Dr. H. SATISH, Dr. R. PRAGNYA, Dr. M. VIJAYAKUMAR, Dr. B.R.NAMMALWAR
Department of Pediatric Nephrology,
Kanchi Kamakoti CHILDS Trust Hospital, Chennai.


Introduction:

Nephrotic syndrome (NS) is a common chronic glomerular disease. Its outcome was considered mostly benign until recently. With long time experience it has been found that a significant number do progress into end-stage renal disease (ESRD). The response to steroids determines the outcome rather than the histology. Newer drugs are being tried for prevention of this progression to ESRD in children with steroid resistant NS (SRNS). Mycophenolate mofetil (MMF) is one such immunosuppressive agent.
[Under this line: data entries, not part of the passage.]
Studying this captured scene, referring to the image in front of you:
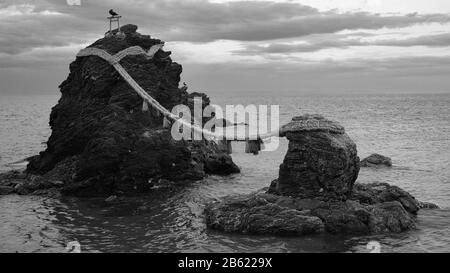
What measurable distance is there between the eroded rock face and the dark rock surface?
11.3m

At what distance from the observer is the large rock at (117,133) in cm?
3253

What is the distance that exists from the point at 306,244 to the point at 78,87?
2298 centimetres

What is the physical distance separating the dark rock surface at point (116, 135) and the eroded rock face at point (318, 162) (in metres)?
11.3

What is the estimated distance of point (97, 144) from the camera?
32.7m

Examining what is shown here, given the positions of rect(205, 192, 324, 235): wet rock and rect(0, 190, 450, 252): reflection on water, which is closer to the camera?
rect(0, 190, 450, 252): reflection on water

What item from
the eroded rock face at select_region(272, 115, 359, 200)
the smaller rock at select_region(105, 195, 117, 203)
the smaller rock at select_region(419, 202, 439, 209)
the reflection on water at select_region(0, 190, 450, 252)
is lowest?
the reflection on water at select_region(0, 190, 450, 252)

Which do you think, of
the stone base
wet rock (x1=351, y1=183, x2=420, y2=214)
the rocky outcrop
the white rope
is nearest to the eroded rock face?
the stone base

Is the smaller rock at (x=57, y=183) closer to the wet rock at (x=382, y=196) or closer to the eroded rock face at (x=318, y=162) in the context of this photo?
the eroded rock face at (x=318, y=162)

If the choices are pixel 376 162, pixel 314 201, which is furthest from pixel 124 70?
pixel 376 162

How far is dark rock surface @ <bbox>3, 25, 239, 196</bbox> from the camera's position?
3253 cm

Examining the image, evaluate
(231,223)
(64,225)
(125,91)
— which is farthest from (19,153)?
(231,223)

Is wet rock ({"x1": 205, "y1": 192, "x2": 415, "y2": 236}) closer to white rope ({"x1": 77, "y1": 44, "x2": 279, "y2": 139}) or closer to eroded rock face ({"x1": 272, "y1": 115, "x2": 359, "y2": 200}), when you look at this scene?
eroded rock face ({"x1": 272, "y1": 115, "x2": 359, "y2": 200})
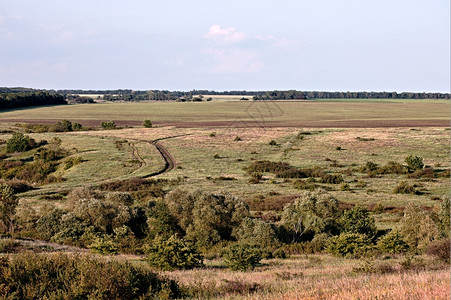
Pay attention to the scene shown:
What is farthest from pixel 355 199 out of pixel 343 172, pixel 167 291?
pixel 167 291

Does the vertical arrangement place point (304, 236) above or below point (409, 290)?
below

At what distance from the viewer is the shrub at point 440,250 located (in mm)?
22531

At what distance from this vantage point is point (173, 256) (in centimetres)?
2103

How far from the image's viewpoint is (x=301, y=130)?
118750mm

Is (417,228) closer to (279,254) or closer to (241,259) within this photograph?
(279,254)

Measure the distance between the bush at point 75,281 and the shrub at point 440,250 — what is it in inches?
596

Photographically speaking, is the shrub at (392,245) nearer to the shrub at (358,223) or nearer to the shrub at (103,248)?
the shrub at (358,223)

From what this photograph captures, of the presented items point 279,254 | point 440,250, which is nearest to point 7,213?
point 279,254

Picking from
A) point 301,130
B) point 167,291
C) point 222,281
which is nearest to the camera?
point 167,291

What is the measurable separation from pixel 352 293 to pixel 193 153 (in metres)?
73.5

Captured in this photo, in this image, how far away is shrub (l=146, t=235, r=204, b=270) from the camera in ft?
68.2

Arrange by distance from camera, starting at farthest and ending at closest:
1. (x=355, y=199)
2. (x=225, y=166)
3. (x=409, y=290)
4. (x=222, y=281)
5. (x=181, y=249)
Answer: (x=225, y=166)
(x=355, y=199)
(x=181, y=249)
(x=222, y=281)
(x=409, y=290)

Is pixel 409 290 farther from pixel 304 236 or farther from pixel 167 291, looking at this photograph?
pixel 304 236

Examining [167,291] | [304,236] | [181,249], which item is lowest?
[304,236]
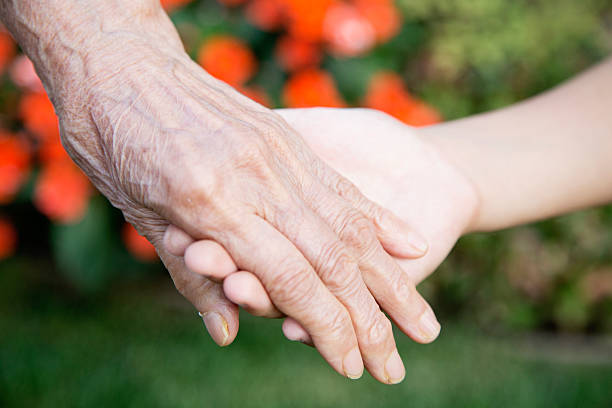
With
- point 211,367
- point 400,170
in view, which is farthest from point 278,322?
point 400,170

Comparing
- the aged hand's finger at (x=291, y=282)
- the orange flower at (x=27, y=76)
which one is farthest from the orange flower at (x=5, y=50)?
the aged hand's finger at (x=291, y=282)

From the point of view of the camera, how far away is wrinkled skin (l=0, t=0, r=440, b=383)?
135 cm

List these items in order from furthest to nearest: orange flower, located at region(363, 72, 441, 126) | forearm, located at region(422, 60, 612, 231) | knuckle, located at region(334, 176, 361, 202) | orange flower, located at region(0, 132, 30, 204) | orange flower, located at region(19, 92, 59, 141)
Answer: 1. orange flower, located at region(363, 72, 441, 126)
2. orange flower, located at region(0, 132, 30, 204)
3. orange flower, located at region(19, 92, 59, 141)
4. forearm, located at region(422, 60, 612, 231)
5. knuckle, located at region(334, 176, 361, 202)

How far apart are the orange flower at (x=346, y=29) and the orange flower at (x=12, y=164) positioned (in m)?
1.83

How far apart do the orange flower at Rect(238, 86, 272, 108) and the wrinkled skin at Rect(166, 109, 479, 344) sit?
130cm

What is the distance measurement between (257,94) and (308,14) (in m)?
0.52

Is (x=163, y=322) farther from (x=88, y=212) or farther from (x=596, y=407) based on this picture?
(x=596, y=407)

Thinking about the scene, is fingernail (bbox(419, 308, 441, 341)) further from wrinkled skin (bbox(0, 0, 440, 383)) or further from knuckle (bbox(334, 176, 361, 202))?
knuckle (bbox(334, 176, 361, 202))

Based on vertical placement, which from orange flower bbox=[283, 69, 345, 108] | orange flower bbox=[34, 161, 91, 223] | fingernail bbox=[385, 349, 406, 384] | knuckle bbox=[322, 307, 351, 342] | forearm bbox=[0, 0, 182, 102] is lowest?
orange flower bbox=[34, 161, 91, 223]

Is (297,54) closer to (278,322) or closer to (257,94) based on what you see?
(257,94)

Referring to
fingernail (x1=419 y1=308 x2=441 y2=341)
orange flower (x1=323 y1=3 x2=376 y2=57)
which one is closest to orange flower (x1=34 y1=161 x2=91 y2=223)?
orange flower (x1=323 y1=3 x2=376 y2=57)

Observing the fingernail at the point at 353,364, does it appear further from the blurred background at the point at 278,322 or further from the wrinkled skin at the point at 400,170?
the blurred background at the point at 278,322

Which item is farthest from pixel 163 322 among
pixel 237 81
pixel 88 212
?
pixel 237 81

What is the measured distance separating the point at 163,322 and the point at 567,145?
2683 millimetres
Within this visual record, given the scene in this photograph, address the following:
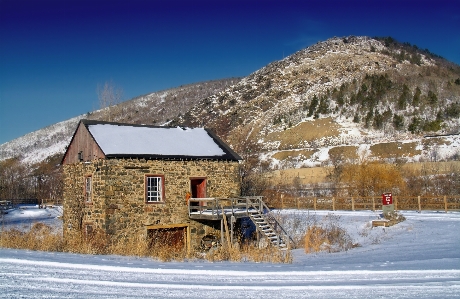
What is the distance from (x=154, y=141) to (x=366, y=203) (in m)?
14.7

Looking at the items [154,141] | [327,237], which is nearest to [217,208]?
[154,141]

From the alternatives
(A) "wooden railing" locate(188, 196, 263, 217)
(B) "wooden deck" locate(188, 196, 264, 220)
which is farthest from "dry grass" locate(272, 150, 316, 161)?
(B) "wooden deck" locate(188, 196, 264, 220)

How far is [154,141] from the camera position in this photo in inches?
886

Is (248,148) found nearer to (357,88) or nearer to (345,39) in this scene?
(357,88)

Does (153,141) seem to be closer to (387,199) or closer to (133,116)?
(387,199)

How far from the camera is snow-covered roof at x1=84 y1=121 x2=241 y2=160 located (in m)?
21.0

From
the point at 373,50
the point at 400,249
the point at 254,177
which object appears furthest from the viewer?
the point at 373,50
We present a preliminary report on our experience with MMF in children with NS.

Aim:

To present our clinical experience of MMF in children with SRNS and steroid dependent NS (SDNS).

Patients and Methods:

Seven patients with SRNS and four patients with SDNS were included in this study. Histologically, 5 patients had minimal change NS (MCNS), 3 had diffuse mesangial proliferation (DMP) and 3 had focal segmental glomerulosclerosis (FSGS). The number of relapses ranged from 8 to 12. All these children had received an initial course of oral prednisolone as per the German Pediatric Association recommendation. Steroid resistant children were given 5 doses of IV methyl prednisolone followed by 6 injections of cyclophosphamide at monthly intervals along with oral prednisolone at 1 mg/kg on alternate days for one year. Children with SDNS were given oral prednisolone with either oral cyclophosphamide for 12 weeks or oral levamisole for 6 to 12 months. Relapses were treated with 2 weeks of daily steroid therapy at 60 mg/m2 BSA, followed by 40 mg/m2 BSA of alternate day steroids for 4 weeks. When all these measures failed, these children were administered MMF in a dose of 50 mg/kg in 2 divided doses along with oral prednisolone at 1 mg/kg on alternate days for one year.

Results:

Four children have completed one year of MMF and 3 among them are under remission while one child continues to be proteinuric. Of the 3 children who are under remission, 2 had MCNS and one had FSGS histology. The remaining seven children have completed nine months of MMF and all of them continue to be proteinuric. No significant changes were detected in the mean serum creatinine level. During the follow up period, no significant infections, hematological or hepatic dysfunction were observed.

Conclusion:

In this preliminary study, no significant cure seems to be derived from the use of MMF in most of the SRNS and SDNS. However, MMF does provide a partial control of proteinuria and has a steroid sparing effect. These features along with its safety profile are its advantages, but the cost is the prohibitive factor for its frequent usage.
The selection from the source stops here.